Not that managing partners can forget those markets. China in particular must play a key part in any international firm’s strategy as it takes an increasingly important role in clients’ global business decisions.
Take Pfizer’s recent unsuccessful £69.4bn bid for AstraZeneca. A key question for the deal’s advisers and the wider market was whether such a combination would pass muster with the antitrust authorities – and how long such approval might take.
These days, it is regulators in Beijing as much as their counterparts in Brussels or Washington DC that are key concerns.
Skadden, Arps, Slate Meagher & Flom, which incidentally advised Pfizer on the bid, is investing in its antitrust and regulatory team in China – part of the reason it is building up a successful corporate practice in the region. Unlike many firms, its balance of advice to domestic Chinese clients compared with advice to foreign clients investing in China is an even one. This will be critical for the future as those Chinese clients become even more influential on the world stage, and domestic Chinese law firms also become increasingly assertive internationally.
Pfizer’s bid is by no means the only one in the sector of late. The link between China and life-sciences work is plain for some firms. CMS Cameron McKenna has taken its homegrown strength in the sector and transferred it to China, one of the reasons for a growth spurt across its China offices. The firm has recognised that big pharma has the Chinese market in its crosshairs as western drugs companies try to ride out a wave of patent expirations. Like A&O, however, it also recognises that intra-regional work is essential and has consolidated instructions between China and southeast Asian markets.
If the drugs companies have China very much in their sights, the reverse is also true: Chinese authorities’ formal allegations in May of bribery levelled at GSK and its senior employees highlighted the importance of advice on regulatory matters and criminal investigations in the region.
The UK-headquartered pharmaceutical company has previously disclosed that Ropes & Gray is preparing a report following an inquiry into the allegations. The US-headquartered law firm – which is a relative newcomer in the region since its Tokyo debut in 2007 – has scored a standout ranking for its work building a life-sciences practice that offers regulatory, intellectual property and transactional advice.
Allegations of bribery are not just a concern of regional authorities, however. The extra-jurisdictional sweep of the US Foreign and Corrupt Practices Act – which was also the paradigm for the UK’s relatively recent Bribery Act – highlights just how long the arm of US justice really is.

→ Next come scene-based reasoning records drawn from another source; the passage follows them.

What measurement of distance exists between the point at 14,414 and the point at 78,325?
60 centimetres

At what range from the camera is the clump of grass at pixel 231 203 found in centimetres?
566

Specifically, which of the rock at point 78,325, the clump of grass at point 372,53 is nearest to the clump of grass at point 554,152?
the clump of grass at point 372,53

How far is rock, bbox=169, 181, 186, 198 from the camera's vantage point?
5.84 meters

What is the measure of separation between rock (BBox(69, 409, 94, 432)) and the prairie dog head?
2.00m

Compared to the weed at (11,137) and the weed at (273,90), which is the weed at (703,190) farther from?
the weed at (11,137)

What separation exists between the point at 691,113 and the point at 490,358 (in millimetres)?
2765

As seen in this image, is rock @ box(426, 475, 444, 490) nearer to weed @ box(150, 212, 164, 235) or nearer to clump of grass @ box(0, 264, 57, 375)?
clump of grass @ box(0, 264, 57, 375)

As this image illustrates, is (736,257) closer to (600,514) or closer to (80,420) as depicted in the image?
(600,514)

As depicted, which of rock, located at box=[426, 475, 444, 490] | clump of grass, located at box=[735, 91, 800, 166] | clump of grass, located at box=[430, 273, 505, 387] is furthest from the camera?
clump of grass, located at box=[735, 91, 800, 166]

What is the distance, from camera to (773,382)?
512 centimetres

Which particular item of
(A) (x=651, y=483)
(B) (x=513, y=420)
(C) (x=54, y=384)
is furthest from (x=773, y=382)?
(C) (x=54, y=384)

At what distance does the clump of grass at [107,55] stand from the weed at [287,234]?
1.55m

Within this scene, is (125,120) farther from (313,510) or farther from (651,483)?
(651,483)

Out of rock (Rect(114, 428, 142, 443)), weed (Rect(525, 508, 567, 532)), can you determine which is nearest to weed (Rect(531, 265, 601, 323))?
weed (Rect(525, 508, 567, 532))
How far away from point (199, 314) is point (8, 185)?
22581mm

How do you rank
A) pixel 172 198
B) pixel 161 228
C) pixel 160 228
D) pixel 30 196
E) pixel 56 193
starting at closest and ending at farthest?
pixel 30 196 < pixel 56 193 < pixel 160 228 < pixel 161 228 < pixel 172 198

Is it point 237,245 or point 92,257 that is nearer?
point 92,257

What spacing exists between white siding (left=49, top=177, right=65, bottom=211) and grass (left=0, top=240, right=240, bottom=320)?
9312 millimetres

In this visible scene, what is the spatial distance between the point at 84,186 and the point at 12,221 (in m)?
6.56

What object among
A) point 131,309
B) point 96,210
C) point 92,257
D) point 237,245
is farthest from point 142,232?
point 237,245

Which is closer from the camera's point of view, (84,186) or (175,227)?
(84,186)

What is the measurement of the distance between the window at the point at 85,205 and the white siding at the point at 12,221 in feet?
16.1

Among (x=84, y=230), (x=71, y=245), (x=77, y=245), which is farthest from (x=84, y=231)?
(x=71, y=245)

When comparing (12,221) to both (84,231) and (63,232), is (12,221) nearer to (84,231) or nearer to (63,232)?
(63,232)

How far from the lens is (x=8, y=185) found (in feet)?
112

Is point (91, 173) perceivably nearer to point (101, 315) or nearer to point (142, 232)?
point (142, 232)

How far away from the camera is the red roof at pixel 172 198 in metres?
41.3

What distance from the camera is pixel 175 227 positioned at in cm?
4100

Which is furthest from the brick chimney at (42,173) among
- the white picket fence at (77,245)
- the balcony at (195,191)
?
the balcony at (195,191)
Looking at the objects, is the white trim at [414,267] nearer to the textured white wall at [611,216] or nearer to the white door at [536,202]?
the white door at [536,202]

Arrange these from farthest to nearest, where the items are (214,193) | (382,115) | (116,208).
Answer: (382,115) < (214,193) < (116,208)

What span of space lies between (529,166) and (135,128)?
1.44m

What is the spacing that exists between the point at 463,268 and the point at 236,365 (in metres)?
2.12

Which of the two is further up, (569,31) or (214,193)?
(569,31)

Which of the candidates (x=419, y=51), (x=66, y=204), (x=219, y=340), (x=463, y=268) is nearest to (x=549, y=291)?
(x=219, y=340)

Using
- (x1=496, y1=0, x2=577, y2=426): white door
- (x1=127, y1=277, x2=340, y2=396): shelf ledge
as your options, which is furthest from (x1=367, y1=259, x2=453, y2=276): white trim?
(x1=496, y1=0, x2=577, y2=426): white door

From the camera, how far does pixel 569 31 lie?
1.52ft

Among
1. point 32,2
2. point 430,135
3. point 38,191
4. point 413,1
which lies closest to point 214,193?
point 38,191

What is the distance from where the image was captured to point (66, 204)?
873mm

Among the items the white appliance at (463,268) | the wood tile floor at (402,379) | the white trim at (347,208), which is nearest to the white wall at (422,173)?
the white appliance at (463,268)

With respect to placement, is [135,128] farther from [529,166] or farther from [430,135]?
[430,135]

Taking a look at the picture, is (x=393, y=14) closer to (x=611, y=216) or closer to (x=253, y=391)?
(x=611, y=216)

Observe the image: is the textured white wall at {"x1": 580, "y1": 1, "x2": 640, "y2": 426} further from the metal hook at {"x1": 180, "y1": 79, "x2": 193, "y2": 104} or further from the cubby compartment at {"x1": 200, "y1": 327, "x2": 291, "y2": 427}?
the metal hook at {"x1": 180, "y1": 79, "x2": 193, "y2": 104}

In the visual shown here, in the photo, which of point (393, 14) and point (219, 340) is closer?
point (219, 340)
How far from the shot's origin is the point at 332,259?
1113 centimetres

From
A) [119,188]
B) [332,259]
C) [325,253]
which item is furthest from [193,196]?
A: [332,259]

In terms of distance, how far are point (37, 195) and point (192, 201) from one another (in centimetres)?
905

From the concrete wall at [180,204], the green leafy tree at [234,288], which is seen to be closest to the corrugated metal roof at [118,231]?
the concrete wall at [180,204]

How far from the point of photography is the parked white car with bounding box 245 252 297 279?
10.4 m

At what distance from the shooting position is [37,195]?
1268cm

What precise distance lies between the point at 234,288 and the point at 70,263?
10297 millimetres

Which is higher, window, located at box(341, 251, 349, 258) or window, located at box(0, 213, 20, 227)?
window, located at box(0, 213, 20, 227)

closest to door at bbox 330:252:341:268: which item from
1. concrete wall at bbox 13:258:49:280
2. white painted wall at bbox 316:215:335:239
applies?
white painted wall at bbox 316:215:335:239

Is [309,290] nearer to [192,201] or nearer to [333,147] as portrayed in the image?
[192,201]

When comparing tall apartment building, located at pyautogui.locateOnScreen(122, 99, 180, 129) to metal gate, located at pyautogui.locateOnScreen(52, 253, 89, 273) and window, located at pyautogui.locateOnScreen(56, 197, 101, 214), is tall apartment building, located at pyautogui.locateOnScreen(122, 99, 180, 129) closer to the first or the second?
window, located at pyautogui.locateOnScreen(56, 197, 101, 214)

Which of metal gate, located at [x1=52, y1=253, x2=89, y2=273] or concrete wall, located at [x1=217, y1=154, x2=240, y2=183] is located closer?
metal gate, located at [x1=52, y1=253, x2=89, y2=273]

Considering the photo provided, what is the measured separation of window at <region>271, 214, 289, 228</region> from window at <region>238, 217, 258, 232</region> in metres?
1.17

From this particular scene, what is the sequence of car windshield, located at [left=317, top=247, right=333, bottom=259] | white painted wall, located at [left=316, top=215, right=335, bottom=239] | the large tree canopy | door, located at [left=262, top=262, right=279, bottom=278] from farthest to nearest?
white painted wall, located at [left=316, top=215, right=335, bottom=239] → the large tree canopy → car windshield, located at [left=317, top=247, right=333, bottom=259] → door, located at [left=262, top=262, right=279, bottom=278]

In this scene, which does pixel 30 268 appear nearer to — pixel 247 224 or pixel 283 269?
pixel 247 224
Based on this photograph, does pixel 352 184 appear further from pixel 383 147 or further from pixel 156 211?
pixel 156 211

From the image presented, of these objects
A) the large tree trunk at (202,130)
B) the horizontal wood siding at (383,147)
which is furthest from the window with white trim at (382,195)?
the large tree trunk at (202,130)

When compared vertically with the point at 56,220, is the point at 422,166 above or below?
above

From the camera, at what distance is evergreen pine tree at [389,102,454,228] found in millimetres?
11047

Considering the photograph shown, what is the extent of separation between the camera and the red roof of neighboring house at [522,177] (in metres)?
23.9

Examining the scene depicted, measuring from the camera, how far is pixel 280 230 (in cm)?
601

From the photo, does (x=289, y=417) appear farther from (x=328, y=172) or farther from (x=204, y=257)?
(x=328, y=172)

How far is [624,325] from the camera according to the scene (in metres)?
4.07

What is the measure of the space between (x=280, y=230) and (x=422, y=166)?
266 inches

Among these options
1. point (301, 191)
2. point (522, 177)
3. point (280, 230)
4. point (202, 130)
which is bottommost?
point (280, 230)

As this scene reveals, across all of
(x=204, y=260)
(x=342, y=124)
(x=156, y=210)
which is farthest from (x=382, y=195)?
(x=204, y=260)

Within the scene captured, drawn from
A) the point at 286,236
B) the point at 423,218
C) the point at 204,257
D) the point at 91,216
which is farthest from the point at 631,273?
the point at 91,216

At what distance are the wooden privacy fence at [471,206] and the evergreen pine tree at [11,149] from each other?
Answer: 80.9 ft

This is a point not lost on firms such as Davis Polk & Wardwell, which has made real strides in the region by exploiting its homegrown reputation for excellence in contentious regulatory matters and Department of Justice FCPA probes. Freshfields Bruckhaus Deringer has also recognised that its hefty investigations practice could be expanded and deployed in the region to great effect.
More widely, general counsel throughout the region have noted co-ordination among local regulators, where once there was competition and one-upmanship. This will have a particular bearing on global investigations such as those into the alleged rigging of Libor, foreign exchange and other key financial market benchmarks.
It is only natural that firms which are just as internationally aligned will dominate advice on such matters. As one regionally based general counsel at a bank says: “One of the things that has changed since Libor is for lawyers to really have a global co-ordination, which we really didn’t worry about before.”